>> Begin EXCERPTED DATA
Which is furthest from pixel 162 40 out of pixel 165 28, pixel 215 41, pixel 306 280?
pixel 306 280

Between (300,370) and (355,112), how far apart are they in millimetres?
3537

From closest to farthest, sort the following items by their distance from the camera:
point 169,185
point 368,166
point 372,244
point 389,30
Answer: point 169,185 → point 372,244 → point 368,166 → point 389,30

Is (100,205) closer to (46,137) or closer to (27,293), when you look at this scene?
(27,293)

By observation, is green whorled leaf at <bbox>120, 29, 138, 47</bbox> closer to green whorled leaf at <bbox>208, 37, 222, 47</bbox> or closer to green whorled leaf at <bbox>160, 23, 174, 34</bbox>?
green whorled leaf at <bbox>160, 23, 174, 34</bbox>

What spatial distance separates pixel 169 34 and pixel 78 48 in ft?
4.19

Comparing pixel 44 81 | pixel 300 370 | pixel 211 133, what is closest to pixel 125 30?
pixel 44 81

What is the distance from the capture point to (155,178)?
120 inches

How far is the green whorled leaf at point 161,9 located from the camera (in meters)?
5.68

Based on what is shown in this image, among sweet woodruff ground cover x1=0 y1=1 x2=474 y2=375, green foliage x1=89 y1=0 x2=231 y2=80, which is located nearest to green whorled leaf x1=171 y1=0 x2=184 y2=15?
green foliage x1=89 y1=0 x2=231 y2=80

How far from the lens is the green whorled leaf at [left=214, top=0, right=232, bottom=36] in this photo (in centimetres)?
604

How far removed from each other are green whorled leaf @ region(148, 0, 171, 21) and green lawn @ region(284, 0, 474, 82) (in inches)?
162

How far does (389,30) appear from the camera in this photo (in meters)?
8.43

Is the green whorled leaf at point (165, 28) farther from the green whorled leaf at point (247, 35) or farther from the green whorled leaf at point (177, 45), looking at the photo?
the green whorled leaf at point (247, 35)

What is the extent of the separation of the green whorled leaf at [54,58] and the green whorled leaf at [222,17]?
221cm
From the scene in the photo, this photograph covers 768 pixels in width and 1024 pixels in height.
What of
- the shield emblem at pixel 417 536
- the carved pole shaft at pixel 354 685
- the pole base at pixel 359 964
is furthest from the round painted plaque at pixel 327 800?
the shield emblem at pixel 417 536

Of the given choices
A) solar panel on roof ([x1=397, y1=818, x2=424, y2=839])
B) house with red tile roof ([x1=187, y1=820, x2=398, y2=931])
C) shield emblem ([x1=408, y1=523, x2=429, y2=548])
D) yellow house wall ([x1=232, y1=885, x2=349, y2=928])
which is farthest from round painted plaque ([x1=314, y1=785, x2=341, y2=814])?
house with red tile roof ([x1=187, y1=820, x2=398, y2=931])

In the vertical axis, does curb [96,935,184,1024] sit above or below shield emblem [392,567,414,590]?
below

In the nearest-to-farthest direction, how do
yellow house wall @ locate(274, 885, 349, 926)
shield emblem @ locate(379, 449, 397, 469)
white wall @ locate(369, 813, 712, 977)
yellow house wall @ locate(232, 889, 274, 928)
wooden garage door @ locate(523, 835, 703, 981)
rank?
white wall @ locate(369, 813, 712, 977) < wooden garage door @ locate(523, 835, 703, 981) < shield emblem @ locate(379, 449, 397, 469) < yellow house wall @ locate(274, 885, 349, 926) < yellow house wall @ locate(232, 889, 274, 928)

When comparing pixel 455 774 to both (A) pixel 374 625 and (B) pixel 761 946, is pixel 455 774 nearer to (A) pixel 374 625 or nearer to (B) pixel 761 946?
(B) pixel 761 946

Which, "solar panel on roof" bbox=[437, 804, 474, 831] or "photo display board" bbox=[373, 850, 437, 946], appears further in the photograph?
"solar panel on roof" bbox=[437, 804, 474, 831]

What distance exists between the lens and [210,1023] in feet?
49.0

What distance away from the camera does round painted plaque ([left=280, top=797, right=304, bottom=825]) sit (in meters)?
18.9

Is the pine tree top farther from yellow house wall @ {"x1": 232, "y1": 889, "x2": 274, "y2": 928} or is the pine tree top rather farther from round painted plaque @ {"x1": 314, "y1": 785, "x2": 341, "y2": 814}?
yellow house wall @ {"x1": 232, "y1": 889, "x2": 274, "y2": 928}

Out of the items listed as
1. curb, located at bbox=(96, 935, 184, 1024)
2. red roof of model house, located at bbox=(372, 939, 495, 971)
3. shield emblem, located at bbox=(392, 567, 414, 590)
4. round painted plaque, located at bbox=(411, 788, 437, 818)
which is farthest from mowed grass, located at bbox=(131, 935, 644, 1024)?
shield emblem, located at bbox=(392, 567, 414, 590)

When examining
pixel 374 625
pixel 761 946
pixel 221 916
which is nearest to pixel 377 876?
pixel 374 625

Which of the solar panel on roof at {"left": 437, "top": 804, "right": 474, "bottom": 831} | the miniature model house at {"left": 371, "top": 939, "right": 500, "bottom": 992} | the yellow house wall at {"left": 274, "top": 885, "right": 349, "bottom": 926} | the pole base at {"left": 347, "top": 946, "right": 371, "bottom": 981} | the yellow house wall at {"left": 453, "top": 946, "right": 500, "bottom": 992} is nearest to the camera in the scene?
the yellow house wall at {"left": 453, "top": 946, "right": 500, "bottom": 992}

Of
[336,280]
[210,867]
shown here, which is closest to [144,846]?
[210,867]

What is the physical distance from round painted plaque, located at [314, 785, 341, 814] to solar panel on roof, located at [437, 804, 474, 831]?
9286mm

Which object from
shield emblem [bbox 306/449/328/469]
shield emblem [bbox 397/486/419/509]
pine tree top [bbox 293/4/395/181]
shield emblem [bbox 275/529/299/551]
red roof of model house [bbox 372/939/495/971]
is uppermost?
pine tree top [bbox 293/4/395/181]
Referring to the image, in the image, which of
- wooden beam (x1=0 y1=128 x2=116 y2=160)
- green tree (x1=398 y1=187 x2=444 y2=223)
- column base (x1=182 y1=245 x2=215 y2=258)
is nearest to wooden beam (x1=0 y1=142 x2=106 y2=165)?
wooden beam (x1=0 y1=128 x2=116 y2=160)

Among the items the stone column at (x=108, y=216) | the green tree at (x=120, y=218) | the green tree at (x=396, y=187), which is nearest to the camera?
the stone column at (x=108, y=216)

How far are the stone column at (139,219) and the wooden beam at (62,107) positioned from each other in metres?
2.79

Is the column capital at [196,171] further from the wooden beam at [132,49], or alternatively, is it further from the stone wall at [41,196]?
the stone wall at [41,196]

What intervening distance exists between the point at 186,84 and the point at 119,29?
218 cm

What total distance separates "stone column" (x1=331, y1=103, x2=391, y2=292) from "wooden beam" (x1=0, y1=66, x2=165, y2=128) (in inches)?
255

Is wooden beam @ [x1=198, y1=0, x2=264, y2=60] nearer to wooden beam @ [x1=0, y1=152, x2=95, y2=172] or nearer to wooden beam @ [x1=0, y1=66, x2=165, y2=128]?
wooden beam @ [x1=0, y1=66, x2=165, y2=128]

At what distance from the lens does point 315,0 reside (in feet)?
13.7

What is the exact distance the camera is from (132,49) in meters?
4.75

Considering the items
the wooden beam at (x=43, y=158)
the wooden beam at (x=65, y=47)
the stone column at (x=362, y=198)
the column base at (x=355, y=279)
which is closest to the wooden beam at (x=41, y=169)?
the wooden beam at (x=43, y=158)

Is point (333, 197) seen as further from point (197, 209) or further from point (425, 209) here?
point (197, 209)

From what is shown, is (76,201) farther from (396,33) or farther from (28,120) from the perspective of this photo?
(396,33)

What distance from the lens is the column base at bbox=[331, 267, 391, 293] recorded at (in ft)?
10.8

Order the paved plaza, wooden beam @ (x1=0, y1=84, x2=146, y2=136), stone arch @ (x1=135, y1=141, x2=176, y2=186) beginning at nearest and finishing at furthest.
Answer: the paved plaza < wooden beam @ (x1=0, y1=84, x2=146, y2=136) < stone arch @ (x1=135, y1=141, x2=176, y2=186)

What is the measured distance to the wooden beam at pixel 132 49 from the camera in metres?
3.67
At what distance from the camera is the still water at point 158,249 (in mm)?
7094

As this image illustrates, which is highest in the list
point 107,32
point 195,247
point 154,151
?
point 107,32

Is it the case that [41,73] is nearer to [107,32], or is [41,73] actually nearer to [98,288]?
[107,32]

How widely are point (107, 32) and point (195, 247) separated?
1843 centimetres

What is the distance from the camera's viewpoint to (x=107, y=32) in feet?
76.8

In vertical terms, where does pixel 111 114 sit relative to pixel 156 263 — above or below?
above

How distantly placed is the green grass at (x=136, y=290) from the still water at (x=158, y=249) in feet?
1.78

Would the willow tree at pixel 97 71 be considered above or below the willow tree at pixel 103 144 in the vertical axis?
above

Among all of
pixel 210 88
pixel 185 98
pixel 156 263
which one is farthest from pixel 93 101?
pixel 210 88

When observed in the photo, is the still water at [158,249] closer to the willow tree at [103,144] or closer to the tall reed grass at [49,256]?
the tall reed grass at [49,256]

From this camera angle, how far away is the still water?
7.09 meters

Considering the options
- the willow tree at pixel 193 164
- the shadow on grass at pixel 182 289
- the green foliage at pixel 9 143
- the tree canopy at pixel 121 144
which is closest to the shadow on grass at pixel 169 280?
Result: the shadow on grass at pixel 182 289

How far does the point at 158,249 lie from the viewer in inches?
>> End EXCERPTED DATA
Only the lines from the one that contains "Among all of" to the end of the data should be output, exactly as they appear.

COMPLETE ANSWER:
Among all of
pixel 210 88
pixel 185 98
pixel 156 263
which one is farthest from pixel 93 101?
pixel 210 88

When observed in the photo, is the still water at [158,249] closer to the willow tree at [103,144] or closer to the tall reed grass at [49,256]?
the tall reed grass at [49,256]

From this camera angle, how far away is the still water?
7.09 meters

Considering the options
- the willow tree at pixel 193 164
- the shadow on grass at pixel 182 289
- the green foliage at pixel 9 143
- the tree canopy at pixel 121 144
which is closest to the shadow on grass at pixel 169 280?
Result: the shadow on grass at pixel 182 289

How far does the point at 158,249 lie from the viewer in inches?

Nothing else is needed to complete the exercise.